Forensische Medizin und Bildgebung

Im Zentrum stehen rechtsmedizinische Untersuchungen lebender und verstorbener Personen im Auftrag der Strafuntersuchungsbehörde. Das Ziel ist, zur Klärung von möglichen Straftatbeständen gegen Leib und Leben sowie die sexuelle Integrität beizutragen. Dazu gehören Leichenuntersuchungen an Fund- oder Tatorten (Legalinspektion), Schnittbildgebungsuntersuchungen sowie 3D Oberflächendokumentationen und Obduktionen sowie Untersuchungen lebender Personen inkl. Spurensicherung an Opfern und Tatverdächtigen (Körperverletzung, Kindesmisshandlung, Sexualdelikte, versuchte Tötungen etc.).

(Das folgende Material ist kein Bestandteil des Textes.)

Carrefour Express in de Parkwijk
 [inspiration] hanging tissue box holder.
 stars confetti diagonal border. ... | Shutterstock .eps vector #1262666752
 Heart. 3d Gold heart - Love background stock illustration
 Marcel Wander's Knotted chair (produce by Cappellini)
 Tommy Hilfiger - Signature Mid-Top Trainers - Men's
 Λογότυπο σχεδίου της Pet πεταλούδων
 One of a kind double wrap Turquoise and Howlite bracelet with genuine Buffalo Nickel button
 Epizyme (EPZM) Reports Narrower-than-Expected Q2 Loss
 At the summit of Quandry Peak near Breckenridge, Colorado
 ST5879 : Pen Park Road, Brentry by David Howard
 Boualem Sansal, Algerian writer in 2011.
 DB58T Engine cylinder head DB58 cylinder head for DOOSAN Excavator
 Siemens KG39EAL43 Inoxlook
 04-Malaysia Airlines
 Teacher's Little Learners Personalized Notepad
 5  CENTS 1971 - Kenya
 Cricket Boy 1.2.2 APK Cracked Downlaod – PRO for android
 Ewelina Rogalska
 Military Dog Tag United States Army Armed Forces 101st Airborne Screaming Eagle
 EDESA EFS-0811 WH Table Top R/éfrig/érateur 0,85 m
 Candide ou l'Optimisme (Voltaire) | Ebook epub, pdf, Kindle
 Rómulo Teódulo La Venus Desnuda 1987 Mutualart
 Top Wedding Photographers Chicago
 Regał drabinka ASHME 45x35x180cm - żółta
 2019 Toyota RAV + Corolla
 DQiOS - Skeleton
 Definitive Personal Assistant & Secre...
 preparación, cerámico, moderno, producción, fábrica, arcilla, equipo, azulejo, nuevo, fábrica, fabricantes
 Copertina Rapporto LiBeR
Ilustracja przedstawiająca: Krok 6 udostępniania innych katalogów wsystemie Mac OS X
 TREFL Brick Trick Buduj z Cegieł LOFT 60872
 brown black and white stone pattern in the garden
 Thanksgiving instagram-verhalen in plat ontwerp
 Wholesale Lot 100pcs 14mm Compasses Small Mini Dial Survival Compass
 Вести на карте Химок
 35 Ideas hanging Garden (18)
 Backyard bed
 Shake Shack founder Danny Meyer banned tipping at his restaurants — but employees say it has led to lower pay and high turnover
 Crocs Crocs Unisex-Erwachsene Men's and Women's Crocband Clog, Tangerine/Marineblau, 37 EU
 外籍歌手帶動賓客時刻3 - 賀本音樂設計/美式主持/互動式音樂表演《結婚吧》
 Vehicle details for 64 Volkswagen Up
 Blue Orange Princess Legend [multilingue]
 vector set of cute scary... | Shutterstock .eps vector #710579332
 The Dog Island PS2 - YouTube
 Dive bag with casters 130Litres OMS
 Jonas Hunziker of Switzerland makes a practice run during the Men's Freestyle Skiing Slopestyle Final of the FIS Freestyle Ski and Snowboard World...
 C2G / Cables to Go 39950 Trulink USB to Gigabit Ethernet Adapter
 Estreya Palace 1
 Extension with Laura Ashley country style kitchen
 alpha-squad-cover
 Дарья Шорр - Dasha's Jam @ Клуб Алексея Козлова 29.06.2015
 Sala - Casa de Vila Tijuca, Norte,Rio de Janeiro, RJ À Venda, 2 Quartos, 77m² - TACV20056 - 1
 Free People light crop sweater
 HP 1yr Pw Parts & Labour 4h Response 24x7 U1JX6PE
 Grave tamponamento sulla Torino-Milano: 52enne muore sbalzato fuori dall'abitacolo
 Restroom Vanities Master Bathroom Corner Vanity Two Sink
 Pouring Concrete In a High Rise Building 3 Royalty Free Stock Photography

Darüber hinaus werden am IRM Bern Aktengutachten zu rechtsmedizinischen oder Behandlungsfehler-Fragestellungen auch im Sinne von Obergutachten erstellt. Auf der Basis der 3D Dokumentationen werden insbesondere im Rahmen von Delikten oder Verkehrsunfällen rekonstruktive Gutachten erarbeitet. Dynamische Rekonstruktionen von Tathergängen mit Schusswaffen (Ballistik) sowie bei scharfer und stumpfer Gewalt (forensische Physik) gehören ebenso zum Spektrum der Abteilung wie die Untersuchung der Gefährlichkeit geworfener, geschossener und geschlagener Objekte, „nicht‐letaler“ Waffen und anderer Geräte.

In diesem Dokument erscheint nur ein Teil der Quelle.